Chain-of-Thought (CoT) – LLM Glossary

Chain-of-Thought prompting asks the model to show its reasoning process before giving a final answer. It was shown (Wei et al., 2022) to dramatically improve accuracy on math, logic, and multi-step reasoning tasks — for free, just from prompt design.

Variants

Zero-Shot CoT

Simply append "Let's think step by step." to any question. The model produces a reasoning trace unprompted. Works on most instruction-tuned models ≥7B.

Few-Shot CoT

Provide 2–5 worked examples with reasoning traces in the prompt. More effective than zero-shot for domain-specific tasks but consumes more context.

Tree of Thought (ToT)

Explore multiple reasoning branches in parallel, evaluating and pruning. Implemented as multi-call orchestration rather than a single prompt. Strong on puzzle-type tasks.

ReAct (Reason + Act)

Interleaves reasoning steps with tool calls. The basis of most modern agent frameworks. Requires a model with reliable function-calling ability.

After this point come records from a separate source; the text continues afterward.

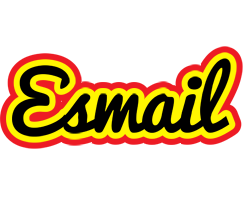 Esmail flaming logo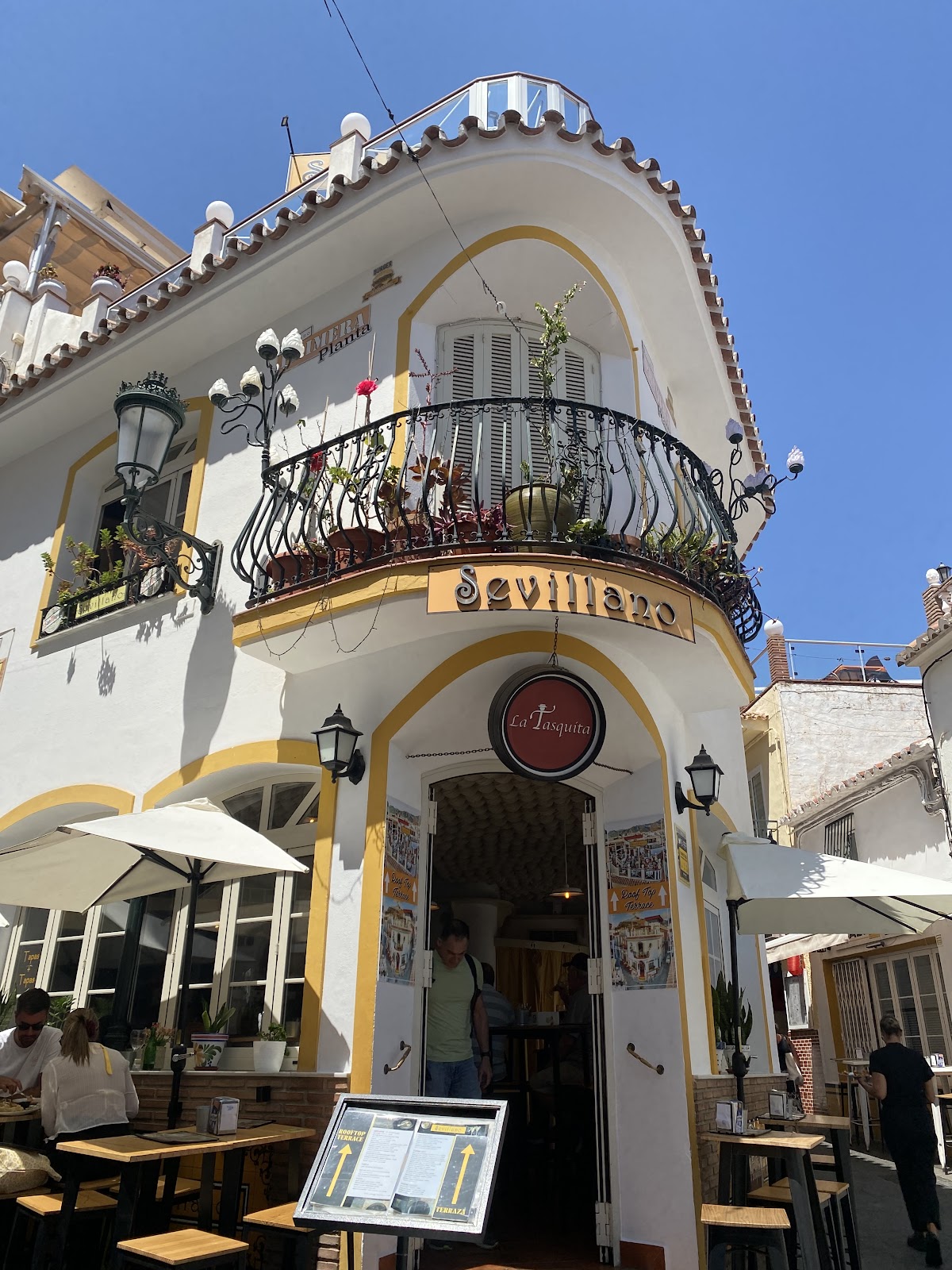 Bar Restaurante Sevillano Chaparil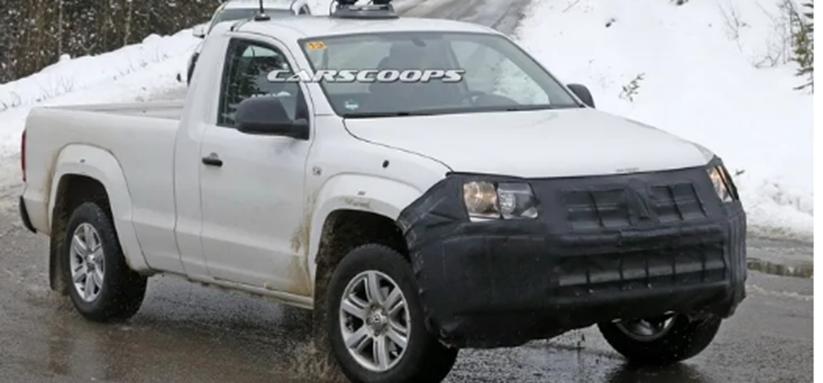 2020大眾Amarok被發現帶有新的家庭面孔和較小的更新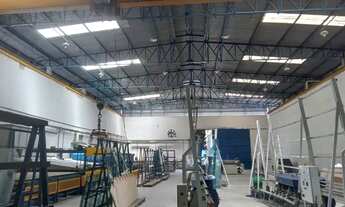 Imagem 2: Galpão 2000 m² Distrito industrial 2 Com Ponte Rolante Manaus AM !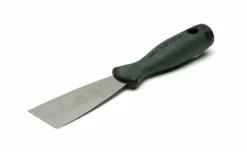 Anza PRO Plamuurmes softgrip RVS - 75mm
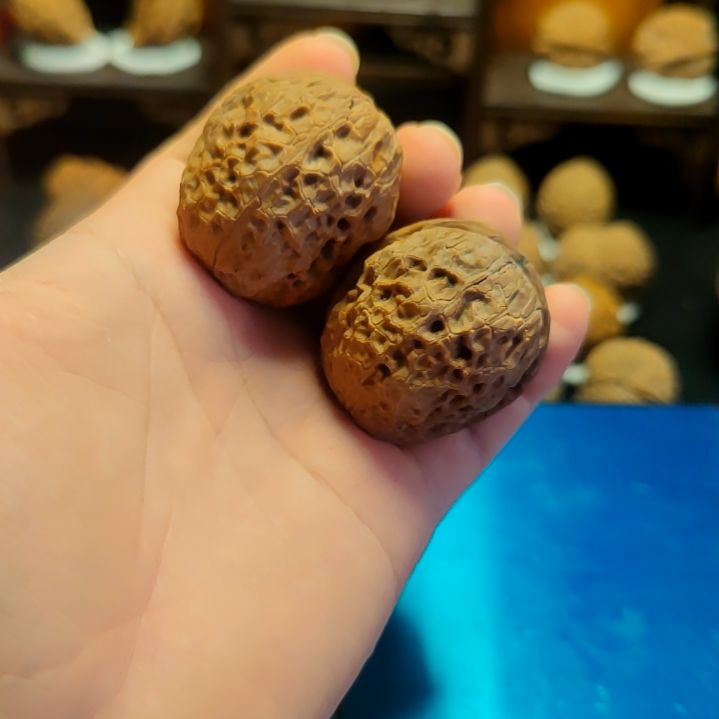 文玩核桃吊坠龙蛋42尺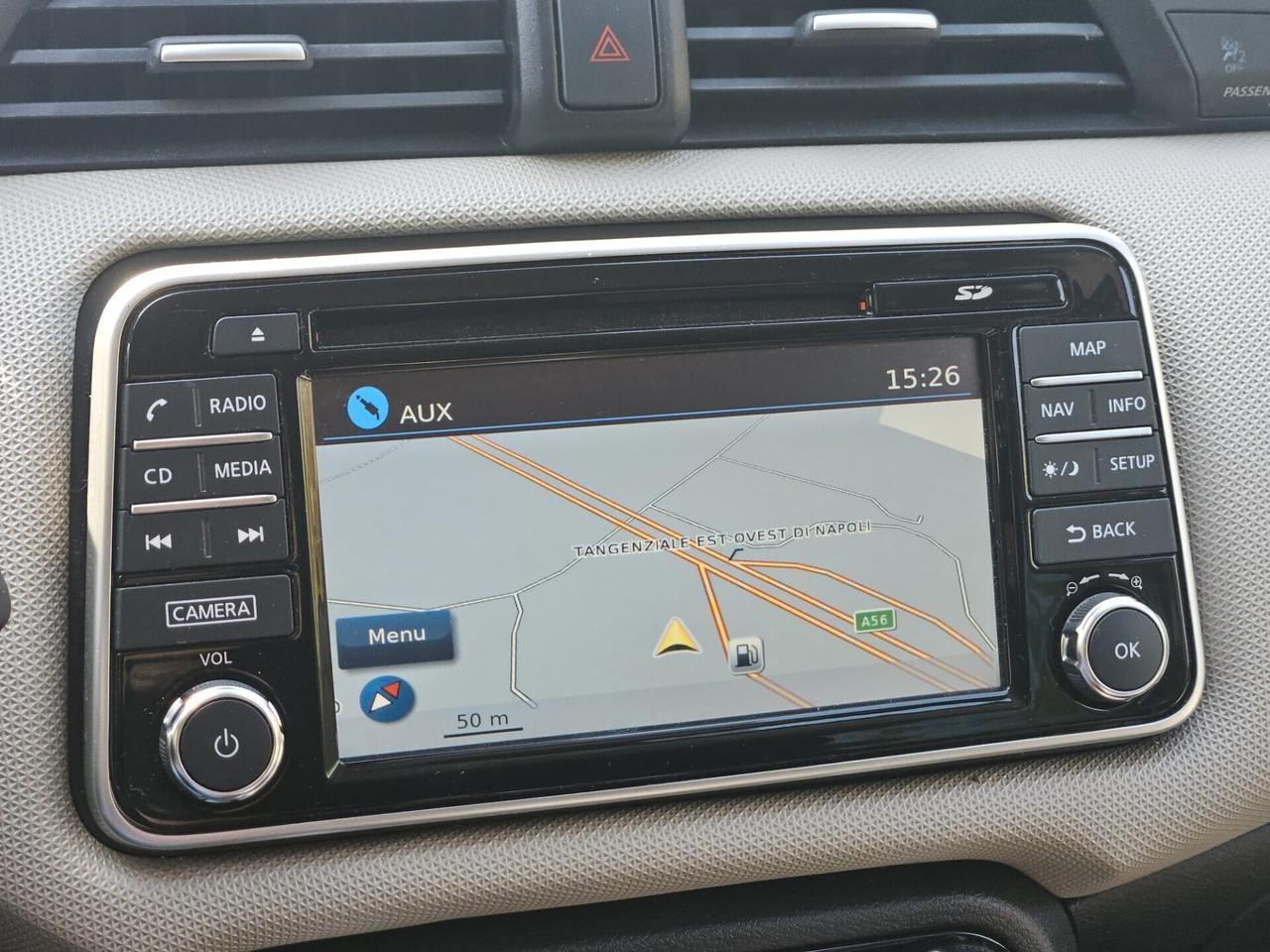 Nissan Micra 1.0 12V 5 porte 90 CV N-LINE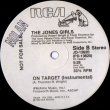 画像2: The Jones Girls - On Target (4:50/Inst 5:26)  12"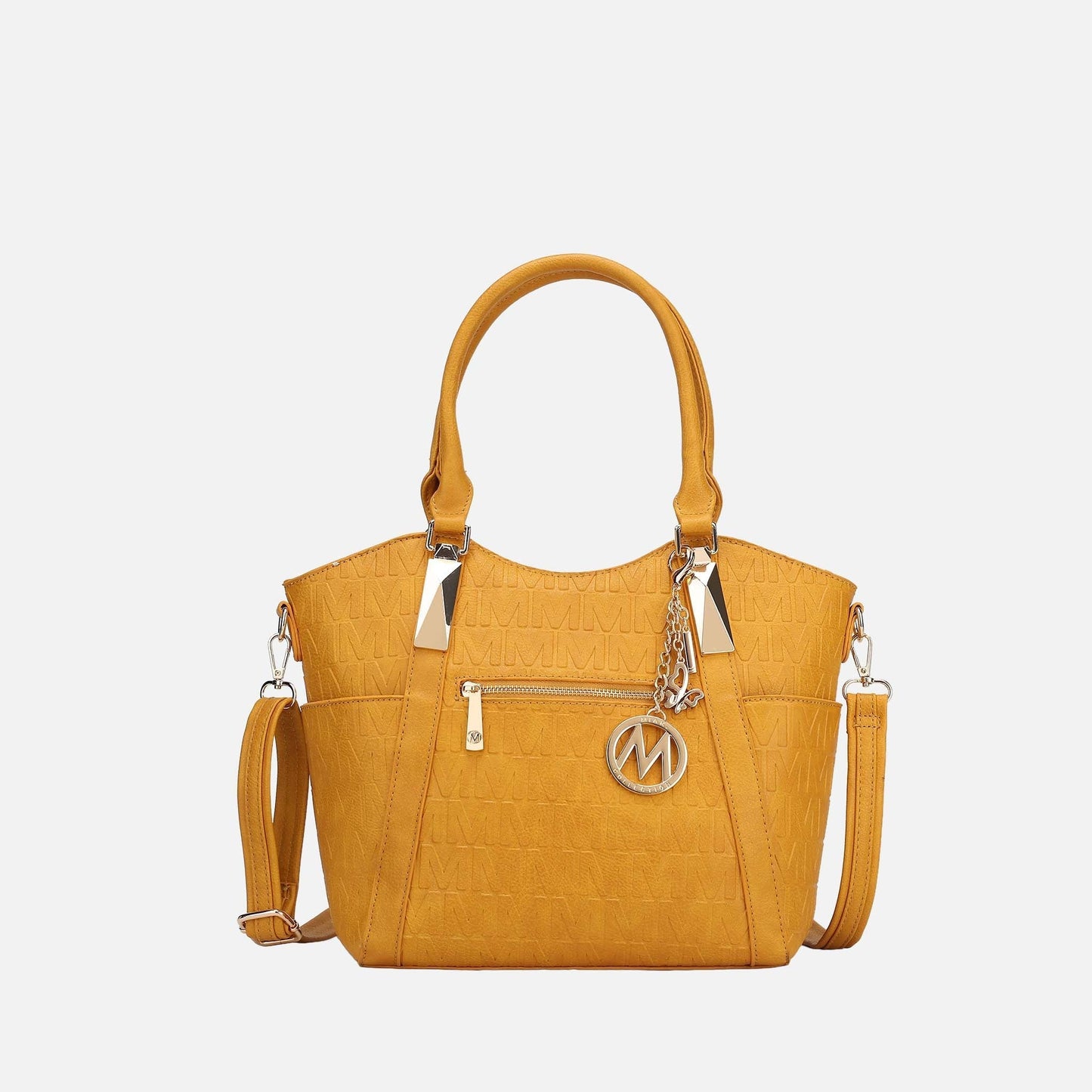 MKF Collection by Mia K. - Lucy Signature Tote Bag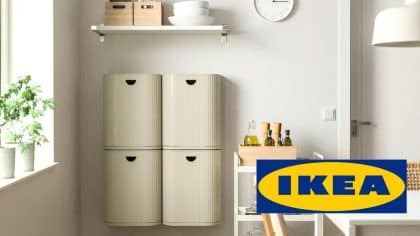 Les poubelles moches c'est terminé avec cette innovation IKEA que tout le monde va vouloir avoir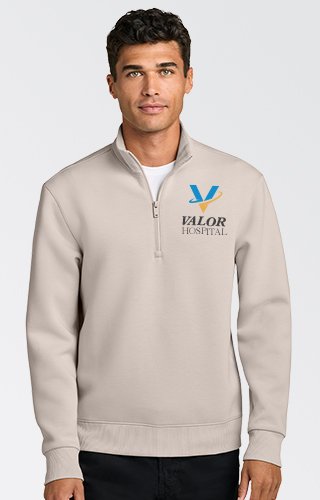 Product Image of the MERCER+METTLE® Men's Super Soft Spacer Stretch Quarter-Zip Pullover
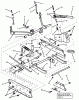 Snapper 301022BE (84701) - 30" Rear-Engine Rider, 10 HP, Series 22 Ersatzteile Rails, Lift Arms, Cam Lift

When CoT Helps (and When It Doesn't)

CoT helps most on tasks that benefit from intermediate steps: arithmetic, symbolic reasoning, multi-constraint planning, code debugging. It has little effect on simple factual retrieval or sentiment classification — and can actually hurt if the reasoning chain introduces errors that override a correct "gut" answer. Turn it off for high-volume, simple classification tasks to save tokens and latency.

Why It Matters for On-Premise

On-premise models tend to be smaller than frontier cloud models. CoT is one of the cheapest ways to close the capability gap, requiring no fine-tuning — just smarter prompting. A Llama 3 8B with a well-crafted CoT prompt can outperform a naive call to a 70B model on structured reasoning tasks.